## AIM
Reproduce word for word the stretch of the material from the line containing "Observing this scene, is" through the end of the material.

▽

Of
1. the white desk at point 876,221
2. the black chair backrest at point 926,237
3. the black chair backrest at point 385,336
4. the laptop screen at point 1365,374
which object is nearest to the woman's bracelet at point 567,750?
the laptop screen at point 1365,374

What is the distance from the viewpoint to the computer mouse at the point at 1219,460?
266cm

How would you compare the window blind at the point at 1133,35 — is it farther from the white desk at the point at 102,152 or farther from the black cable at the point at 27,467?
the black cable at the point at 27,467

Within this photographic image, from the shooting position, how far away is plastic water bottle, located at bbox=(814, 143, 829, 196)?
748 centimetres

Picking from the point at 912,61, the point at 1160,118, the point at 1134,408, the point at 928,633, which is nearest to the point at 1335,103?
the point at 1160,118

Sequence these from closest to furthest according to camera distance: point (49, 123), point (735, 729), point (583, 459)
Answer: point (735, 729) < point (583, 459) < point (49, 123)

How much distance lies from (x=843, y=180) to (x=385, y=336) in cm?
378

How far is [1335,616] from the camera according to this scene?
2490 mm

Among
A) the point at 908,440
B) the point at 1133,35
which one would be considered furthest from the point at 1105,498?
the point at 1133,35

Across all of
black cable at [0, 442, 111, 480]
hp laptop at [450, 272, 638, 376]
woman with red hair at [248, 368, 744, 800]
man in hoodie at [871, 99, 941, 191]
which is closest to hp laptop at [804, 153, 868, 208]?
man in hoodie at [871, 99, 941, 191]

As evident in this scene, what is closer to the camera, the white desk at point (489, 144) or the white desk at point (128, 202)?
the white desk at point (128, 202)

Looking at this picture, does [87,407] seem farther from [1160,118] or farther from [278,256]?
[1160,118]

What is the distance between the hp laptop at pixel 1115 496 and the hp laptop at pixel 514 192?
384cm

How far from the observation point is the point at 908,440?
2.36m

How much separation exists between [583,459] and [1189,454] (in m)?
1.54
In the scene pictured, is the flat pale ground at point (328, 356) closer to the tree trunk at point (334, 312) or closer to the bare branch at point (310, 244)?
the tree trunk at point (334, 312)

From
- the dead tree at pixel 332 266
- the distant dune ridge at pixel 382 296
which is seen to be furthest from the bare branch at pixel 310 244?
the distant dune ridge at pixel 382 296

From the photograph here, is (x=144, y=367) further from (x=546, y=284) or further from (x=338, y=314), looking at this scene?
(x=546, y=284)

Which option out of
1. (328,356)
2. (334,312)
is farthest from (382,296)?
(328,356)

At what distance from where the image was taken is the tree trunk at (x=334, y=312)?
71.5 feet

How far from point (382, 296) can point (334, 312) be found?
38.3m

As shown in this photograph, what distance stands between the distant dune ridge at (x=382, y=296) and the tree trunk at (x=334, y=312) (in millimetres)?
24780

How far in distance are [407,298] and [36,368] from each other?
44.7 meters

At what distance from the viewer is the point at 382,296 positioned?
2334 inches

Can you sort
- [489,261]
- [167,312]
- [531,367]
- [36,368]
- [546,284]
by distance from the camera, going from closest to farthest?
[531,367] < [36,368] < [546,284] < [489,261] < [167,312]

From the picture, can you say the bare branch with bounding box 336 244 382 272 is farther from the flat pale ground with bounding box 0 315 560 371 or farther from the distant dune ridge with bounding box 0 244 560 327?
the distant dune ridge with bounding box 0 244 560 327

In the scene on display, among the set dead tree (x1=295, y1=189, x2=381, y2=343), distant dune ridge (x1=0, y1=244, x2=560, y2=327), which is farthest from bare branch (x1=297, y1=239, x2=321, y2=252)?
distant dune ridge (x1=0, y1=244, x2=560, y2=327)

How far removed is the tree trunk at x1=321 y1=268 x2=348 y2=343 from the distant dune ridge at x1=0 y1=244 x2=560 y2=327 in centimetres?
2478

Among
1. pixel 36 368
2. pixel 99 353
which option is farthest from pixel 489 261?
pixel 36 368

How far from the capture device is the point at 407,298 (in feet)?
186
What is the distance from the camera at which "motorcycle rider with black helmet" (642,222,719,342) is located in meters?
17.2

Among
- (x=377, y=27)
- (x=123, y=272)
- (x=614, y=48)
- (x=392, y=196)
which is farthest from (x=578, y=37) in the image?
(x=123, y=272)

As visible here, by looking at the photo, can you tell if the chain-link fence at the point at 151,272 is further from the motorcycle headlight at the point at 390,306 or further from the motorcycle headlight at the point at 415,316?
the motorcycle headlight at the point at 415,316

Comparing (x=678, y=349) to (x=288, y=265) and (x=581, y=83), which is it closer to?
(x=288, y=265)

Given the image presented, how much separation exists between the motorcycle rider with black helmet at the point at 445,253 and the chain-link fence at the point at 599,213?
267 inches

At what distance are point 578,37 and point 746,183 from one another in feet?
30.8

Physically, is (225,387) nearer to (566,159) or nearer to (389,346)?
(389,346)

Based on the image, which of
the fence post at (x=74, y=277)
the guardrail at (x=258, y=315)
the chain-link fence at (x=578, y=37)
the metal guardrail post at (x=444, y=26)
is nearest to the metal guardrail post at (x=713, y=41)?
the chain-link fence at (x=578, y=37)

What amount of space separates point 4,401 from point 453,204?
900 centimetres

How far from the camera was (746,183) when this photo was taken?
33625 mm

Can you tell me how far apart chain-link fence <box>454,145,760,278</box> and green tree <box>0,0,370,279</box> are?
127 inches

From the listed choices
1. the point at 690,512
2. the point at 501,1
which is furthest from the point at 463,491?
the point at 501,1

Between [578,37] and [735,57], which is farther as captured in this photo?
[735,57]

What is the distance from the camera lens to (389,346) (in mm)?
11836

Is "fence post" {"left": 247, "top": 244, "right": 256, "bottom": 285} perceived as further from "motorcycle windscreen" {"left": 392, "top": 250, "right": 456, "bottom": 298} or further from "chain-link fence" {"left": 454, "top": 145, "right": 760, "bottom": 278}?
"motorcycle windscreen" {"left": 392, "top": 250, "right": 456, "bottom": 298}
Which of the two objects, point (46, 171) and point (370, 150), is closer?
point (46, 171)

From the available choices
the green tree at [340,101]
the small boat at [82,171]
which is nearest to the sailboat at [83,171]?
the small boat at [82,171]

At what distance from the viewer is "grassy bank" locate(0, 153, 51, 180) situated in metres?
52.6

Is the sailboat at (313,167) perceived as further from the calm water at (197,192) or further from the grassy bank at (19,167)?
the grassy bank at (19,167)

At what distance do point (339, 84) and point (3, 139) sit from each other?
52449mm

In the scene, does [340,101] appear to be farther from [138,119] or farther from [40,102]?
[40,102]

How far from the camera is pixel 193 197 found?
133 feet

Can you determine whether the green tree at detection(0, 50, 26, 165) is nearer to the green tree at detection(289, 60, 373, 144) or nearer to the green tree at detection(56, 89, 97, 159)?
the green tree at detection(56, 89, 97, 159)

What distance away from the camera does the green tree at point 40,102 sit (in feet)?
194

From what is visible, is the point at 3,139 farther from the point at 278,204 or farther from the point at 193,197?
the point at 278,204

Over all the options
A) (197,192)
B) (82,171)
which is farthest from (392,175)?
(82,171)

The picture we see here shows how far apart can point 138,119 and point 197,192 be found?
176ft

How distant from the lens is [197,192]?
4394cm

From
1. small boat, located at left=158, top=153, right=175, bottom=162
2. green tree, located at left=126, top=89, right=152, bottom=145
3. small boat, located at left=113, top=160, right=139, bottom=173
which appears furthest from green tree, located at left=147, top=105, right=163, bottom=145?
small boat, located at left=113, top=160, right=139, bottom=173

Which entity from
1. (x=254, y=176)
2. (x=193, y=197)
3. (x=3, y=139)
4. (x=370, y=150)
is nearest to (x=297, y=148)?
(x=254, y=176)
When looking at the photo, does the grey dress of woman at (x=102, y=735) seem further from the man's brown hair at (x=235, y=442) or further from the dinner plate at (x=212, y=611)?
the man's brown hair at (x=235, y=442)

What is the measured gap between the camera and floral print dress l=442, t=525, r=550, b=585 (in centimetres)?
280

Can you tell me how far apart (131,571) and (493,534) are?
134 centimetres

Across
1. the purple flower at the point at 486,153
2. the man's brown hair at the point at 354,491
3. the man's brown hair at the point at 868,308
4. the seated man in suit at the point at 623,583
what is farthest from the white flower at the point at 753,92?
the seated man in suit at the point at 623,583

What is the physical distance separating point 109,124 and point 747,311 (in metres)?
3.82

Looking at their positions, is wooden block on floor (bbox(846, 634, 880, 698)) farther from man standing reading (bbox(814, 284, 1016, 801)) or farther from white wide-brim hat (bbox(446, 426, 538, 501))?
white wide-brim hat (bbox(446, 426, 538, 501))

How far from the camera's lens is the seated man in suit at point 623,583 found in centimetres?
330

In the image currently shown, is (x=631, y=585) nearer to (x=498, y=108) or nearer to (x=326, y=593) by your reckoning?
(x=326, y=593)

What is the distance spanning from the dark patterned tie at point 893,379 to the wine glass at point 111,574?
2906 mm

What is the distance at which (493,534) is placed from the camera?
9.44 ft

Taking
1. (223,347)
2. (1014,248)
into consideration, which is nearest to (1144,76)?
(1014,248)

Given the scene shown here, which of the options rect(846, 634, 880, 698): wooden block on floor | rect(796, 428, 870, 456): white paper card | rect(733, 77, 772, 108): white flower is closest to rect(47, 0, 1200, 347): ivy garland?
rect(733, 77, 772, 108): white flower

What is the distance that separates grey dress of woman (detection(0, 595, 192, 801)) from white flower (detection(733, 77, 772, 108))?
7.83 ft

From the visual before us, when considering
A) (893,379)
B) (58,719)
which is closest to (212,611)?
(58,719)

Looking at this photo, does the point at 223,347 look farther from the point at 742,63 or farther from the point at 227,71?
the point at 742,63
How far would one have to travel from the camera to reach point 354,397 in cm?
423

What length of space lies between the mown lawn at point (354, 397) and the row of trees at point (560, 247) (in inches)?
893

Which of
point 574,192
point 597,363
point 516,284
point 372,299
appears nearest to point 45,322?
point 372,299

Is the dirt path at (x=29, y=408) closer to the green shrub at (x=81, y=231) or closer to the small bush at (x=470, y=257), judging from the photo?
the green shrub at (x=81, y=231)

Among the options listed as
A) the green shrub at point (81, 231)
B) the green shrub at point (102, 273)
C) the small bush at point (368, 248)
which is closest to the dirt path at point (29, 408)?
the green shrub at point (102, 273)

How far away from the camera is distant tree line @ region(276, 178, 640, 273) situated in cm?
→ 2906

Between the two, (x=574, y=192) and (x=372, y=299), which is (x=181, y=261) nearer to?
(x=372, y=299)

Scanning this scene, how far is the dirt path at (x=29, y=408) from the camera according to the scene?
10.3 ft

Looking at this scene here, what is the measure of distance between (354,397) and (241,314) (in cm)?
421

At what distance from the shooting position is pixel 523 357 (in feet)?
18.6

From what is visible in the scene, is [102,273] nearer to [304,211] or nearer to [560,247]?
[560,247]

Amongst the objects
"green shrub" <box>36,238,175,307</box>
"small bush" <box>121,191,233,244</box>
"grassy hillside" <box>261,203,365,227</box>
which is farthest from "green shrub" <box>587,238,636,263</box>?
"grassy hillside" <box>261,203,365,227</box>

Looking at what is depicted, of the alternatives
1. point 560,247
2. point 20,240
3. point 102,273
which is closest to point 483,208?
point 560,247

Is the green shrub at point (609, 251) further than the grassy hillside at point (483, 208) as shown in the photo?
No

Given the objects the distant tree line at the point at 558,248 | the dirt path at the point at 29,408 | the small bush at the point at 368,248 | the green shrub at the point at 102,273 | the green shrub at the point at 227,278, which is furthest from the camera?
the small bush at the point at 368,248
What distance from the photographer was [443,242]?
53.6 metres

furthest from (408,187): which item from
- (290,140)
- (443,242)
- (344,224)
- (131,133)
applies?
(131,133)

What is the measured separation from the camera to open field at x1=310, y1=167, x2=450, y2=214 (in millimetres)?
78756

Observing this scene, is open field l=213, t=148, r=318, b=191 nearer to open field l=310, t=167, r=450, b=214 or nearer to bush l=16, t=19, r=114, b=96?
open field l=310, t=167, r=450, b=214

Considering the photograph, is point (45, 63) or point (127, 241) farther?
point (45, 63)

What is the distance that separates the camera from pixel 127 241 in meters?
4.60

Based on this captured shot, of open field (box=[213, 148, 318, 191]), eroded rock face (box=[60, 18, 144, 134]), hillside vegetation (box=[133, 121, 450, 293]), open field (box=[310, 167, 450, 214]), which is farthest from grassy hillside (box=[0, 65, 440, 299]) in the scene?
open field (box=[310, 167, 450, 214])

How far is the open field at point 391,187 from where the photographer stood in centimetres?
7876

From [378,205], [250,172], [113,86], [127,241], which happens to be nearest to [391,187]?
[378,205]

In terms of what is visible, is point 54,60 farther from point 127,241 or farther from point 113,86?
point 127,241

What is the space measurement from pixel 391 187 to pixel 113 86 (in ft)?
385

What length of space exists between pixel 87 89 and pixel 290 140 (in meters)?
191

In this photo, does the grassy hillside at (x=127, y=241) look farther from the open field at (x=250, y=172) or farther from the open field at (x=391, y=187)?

△

## REPLY TO THE EXERCISE
Observing this scene, is open field l=213, t=148, r=318, b=191 nearer to open field l=310, t=167, r=450, b=214 or nearer to bush l=16, t=19, r=114, b=96?
open field l=310, t=167, r=450, b=214

Considering the photograph, is point (45, 63) or point (127, 241) farther?
point (45, 63)

What is the distance that separates the camera from pixel 127 241 in meters?
4.60

Based on this captured shot, of open field (box=[213, 148, 318, 191]), eroded rock face (box=[60, 18, 144, 134]), hillside vegetation (box=[133, 121, 450, 293]), open field (box=[310, 167, 450, 214]), which is farthest from grassy hillside (box=[0, 65, 440, 299]) in the scene?
open field (box=[310, 167, 450, 214])

How far is the open field at point 391,187 from where the photographer stood in centimetres?
7876

From [378,205], [250,172], [113,86], [127,241], which happens to be nearest to [391,187]?
[378,205]

In terms of what is visible, is point 54,60 farther from point 127,241 or farther from point 113,86?
point 127,241

What is the space measurement from pixel 391 187 to pixel 113 86 (in ft)?
385

What length of space exists between pixel 87 89 and pixel 290 140 (in meters)?
191

In this photo, does the grassy hillside at (x=127, y=241) look farther from the open field at (x=250, y=172) or farther from the open field at (x=391, y=187)?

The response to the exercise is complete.